A new publication, developed by ANZSOG students in conjunction with the NSW Department of Aboriginal Affairs, looks at how the NSW public service can change the way it works with Aboriginal people and better devolve decision making to local communities.
Rhetoric to Reality: Devolving decision-making to Aboriginal communities focuses on what structural and attitudinal changes might be required to deliver better collaborative relationships with Aboriginal communities.
Interactions between Australian public services and Indigenous communities have historically been hampered by a lack of respect, trust and understanding.
As one of the participants in the research said: “There are three ways of dealing with people: you can do TO them, FOR them or WITH them. The historic experience for Aboriginal people is the done to, or done for, experience. We need to be doing it WITH them.”
The report finds that devolving decision-making to Aboriginal communities should not be seen as an end in itself. It should be a means of practising different ways of working with Aboriginal people that involve sharing knowledge and power, collaborating, and responding to local contexts.
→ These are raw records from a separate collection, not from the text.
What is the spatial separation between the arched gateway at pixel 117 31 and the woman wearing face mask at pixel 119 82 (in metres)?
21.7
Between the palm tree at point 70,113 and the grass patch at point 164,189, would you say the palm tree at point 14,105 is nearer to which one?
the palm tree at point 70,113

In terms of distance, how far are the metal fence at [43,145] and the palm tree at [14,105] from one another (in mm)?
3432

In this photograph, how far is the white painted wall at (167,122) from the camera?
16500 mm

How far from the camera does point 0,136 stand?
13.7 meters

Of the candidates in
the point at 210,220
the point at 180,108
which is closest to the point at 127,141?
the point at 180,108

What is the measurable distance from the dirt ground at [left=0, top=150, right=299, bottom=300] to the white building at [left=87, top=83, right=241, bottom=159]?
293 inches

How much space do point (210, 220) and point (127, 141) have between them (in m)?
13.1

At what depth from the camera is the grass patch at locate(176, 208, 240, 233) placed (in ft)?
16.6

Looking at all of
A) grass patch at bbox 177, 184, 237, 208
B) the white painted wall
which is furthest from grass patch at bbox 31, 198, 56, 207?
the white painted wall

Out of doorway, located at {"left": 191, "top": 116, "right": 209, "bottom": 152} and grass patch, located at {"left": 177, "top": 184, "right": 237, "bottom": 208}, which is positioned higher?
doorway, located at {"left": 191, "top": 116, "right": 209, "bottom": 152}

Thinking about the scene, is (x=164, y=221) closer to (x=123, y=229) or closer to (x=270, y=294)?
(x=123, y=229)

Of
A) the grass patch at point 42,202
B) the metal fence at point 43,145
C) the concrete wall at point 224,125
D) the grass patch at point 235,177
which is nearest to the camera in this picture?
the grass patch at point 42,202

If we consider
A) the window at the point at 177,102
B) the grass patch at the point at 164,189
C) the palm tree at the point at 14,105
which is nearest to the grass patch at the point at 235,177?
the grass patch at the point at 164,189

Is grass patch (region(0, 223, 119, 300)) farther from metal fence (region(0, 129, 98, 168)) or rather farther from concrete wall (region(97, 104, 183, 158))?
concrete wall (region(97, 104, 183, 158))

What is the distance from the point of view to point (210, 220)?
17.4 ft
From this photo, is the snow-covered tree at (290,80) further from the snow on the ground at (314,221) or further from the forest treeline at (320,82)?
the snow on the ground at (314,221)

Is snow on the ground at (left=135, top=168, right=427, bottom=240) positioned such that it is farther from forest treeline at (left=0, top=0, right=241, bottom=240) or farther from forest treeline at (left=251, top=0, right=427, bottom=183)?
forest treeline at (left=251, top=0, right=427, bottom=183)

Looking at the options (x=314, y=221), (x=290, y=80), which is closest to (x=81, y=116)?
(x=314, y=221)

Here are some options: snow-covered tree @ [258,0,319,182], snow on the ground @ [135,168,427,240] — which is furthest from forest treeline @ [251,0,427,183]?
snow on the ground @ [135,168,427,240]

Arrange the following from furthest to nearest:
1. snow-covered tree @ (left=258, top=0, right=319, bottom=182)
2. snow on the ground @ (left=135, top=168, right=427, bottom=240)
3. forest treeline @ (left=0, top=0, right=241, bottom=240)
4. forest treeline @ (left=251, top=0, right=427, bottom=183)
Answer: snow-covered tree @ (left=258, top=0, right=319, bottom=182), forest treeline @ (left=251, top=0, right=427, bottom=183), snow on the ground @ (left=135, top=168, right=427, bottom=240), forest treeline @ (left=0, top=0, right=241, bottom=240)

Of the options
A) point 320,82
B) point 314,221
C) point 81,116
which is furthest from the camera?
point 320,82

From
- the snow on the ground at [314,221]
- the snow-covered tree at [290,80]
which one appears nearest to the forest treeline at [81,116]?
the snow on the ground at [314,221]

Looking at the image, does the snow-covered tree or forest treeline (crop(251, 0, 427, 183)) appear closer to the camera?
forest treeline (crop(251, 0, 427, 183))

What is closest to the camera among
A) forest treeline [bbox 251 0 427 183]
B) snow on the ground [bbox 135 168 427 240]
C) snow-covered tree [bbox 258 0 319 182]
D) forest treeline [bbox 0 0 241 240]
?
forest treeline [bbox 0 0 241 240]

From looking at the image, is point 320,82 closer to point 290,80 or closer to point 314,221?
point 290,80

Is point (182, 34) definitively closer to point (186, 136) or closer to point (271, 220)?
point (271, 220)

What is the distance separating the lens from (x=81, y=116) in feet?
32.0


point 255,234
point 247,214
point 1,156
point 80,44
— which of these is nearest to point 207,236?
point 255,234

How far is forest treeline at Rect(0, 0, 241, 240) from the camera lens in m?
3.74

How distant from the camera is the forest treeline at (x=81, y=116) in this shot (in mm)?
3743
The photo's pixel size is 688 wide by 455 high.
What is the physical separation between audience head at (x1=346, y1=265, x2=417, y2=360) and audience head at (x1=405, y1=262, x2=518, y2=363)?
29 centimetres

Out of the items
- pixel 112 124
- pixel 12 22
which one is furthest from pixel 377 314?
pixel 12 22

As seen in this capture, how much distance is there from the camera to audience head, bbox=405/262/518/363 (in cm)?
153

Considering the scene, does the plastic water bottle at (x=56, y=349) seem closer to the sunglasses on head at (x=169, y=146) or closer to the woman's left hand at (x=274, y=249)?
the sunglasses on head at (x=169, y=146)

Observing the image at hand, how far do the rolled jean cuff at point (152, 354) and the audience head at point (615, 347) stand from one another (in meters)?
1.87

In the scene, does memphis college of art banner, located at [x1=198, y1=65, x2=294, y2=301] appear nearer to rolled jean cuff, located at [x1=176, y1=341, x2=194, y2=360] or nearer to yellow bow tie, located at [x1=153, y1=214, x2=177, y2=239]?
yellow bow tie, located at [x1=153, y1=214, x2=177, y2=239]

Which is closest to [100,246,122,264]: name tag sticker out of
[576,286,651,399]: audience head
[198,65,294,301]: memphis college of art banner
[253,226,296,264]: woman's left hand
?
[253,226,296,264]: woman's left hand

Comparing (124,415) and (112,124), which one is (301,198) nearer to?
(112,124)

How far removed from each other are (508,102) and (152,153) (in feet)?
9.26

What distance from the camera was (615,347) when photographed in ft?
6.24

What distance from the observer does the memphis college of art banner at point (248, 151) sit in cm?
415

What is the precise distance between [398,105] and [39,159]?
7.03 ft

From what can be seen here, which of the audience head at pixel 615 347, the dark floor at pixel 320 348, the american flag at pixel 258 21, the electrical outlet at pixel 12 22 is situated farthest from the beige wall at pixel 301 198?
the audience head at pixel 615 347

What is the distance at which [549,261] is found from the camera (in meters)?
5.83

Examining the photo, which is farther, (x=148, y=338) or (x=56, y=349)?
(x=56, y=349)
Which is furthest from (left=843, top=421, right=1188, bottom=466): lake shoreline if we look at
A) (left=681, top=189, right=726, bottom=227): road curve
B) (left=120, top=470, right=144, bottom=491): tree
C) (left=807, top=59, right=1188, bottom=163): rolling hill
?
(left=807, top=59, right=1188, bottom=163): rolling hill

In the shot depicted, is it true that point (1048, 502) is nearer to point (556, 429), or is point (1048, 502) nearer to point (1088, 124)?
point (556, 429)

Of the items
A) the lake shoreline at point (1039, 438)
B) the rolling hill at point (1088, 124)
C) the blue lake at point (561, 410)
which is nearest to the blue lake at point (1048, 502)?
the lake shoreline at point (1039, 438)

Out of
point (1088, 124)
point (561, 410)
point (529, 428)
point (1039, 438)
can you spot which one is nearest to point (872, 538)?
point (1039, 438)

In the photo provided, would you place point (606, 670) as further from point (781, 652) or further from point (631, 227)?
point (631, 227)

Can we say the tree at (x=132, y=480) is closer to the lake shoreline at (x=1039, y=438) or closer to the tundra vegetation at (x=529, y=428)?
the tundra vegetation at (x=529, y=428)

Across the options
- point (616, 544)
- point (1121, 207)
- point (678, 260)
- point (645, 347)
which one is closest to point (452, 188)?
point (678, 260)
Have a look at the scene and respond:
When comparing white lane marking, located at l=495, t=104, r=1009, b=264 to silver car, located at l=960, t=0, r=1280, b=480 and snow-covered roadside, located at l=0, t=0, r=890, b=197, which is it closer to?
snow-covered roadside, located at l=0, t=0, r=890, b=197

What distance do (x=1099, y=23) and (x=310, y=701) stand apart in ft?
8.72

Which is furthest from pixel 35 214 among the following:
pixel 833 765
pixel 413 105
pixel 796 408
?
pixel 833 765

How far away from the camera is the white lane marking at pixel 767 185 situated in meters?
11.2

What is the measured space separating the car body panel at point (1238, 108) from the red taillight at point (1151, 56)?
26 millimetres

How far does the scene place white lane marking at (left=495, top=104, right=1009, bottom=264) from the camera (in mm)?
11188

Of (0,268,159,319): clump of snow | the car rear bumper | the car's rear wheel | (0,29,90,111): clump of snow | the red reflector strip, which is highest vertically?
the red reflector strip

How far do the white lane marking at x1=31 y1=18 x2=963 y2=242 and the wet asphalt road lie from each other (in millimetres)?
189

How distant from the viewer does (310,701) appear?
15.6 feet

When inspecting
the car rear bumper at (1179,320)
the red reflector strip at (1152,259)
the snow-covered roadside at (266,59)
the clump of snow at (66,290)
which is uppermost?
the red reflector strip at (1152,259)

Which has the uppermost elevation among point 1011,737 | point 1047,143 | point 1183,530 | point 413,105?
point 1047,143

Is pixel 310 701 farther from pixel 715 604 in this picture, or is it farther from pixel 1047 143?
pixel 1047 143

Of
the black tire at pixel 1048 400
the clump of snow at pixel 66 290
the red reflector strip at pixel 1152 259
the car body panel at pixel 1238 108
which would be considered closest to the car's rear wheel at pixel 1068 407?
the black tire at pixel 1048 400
If this is done the ultimate result will be better shared outcomes for communities.
Whilst the Australian and international literature highlights many barriers to effective collaboration with Indigenous communities there are very few specific recommendations which go beyond ‘rhetoric’. Rhetoric to Reality provides a range of concrete approaches that NSW Government departments can consider.
The report’s three key recommendations are that:
- Cultural competence is most effective when it is localised, ongoing and taught on-Country. Local communities could benefit from being engaged in this teaching.
- Public-sector leaders who are fully committed to cultural competence are most likely to establish collaboration with Aboriginal communities as a routine approach within government. Examples of successful leadership of this kind should be recognised and publicised across the public sector.
- Aboriginal public servants should be supported and nurtured, and should be seen as critically important for a culturally competent NSW public service.
Rhetoric to Reality was prepared as part of the capstone Work Based Project subject by ANZSOG Executive Master of Public Administration students Laura Andrew, Jane Cipants, Sandra Heriot, Prue Monument, Grant Pollard and Peter Stibbard. It exemplifies the quality of applied research conducted by ANZSOG’s EMPA students and the potential impact when our students partner with a government agency to help drive change.
The research involved interviews and focus groups with senior executives and frontline public servants in Sydney and regional NSW, to get their perspective on what needed to change to lift the impact of programs on the Aboriginal community.
All recognised the importance of cultural change, and the value of ensuring that successful programs, designed in partnership with local communities, were used as examples to improve results elsewhere.
Rhetoric to Reality will be available across the NSW public service as a valuable resource to ensure that government support for Aboriginal people delivers benefits to those communities.